| Exercise directions |
Everything from the line containing "Among point 131,190, point" through the last line of the data below is to be retyped exactly, apart from the pictures.

| Data lines |
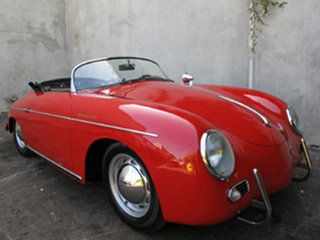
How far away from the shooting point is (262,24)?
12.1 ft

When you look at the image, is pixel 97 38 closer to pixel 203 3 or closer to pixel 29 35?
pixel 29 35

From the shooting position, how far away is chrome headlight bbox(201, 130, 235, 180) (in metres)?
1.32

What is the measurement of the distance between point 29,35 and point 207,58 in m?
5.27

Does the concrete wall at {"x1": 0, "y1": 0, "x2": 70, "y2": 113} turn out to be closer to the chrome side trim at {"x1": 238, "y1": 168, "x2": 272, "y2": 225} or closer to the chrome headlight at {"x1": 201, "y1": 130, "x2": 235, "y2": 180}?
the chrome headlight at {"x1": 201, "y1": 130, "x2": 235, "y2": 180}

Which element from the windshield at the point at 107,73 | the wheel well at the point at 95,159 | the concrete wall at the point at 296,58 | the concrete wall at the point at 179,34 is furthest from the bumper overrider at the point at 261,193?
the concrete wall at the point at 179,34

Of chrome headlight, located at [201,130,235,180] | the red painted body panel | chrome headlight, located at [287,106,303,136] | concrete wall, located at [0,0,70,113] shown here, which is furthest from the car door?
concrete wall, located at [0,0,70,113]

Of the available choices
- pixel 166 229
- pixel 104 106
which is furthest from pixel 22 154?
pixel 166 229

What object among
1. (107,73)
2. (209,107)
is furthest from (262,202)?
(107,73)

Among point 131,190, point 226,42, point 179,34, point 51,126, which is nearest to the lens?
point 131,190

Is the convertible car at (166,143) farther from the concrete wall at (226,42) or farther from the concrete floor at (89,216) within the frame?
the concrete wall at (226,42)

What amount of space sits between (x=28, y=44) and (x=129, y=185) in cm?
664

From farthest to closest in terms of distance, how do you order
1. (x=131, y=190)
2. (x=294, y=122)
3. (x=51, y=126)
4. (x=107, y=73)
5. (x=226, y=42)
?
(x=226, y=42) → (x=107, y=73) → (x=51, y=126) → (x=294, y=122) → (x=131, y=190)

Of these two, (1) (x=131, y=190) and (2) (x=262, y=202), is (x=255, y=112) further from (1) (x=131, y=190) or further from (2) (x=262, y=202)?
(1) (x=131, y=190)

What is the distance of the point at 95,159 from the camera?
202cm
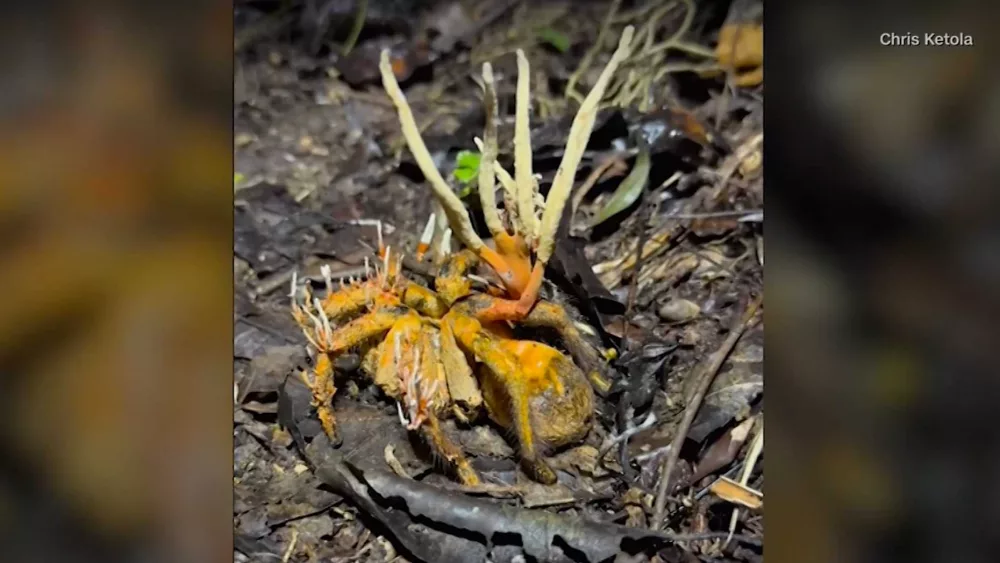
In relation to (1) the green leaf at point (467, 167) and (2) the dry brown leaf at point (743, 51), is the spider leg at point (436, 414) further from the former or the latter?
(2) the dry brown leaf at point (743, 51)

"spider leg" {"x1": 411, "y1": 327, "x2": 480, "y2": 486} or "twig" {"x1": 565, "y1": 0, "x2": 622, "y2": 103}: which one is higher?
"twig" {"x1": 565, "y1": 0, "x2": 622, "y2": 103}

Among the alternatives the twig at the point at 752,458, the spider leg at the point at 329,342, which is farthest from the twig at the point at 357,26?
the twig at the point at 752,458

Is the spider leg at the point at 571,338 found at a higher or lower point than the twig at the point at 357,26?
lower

| The solution |
Among point 131,190, point 226,42, point 179,34, point 51,126, which is nearest to the lens?
point 131,190

Is the convertible car at (166,143) farther from the concrete wall at (226,42) or farther from the concrete floor at (89,216) within the frame?
the concrete wall at (226,42)

What amount of space sits between (x=28, y=44) and (x=129, y=185) in cm?
664

From farthest to closest in terms of distance, how do you order
1. (x=131, y=190)
2. (x=294, y=122)
3. (x=51, y=126)
4. (x=107, y=73)
5. (x=226, y=42)
?
(x=226, y=42) → (x=107, y=73) → (x=51, y=126) → (x=294, y=122) → (x=131, y=190)

Of these two, (1) (x=131, y=190) and (2) (x=262, y=202), is (x=255, y=112) further from (1) (x=131, y=190) or further from (2) (x=262, y=202)?
(1) (x=131, y=190)

What is the distance of the point at 95,159 from the camera?
202cm
In relation to (1) the green leaf at point (467, 167) and (2) the dry brown leaf at point (743, 51), is the spider leg at point (436, 414) further from the former or the latter?
(2) the dry brown leaf at point (743, 51)

"spider leg" {"x1": 411, "y1": 327, "x2": 480, "y2": 486} or "twig" {"x1": 565, "y1": 0, "x2": 622, "y2": 103}: which one is higher?
"twig" {"x1": 565, "y1": 0, "x2": 622, "y2": 103}

Among the alternatives the twig at the point at 752,458, the spider leg at the point at 329,342, which is farthest from the twig at the point at 357,26?
the twig at the point at 752,458

Is the spider leg at the point at 571,338 found at a higher or lower point than the twig at the point at 357,26?
lower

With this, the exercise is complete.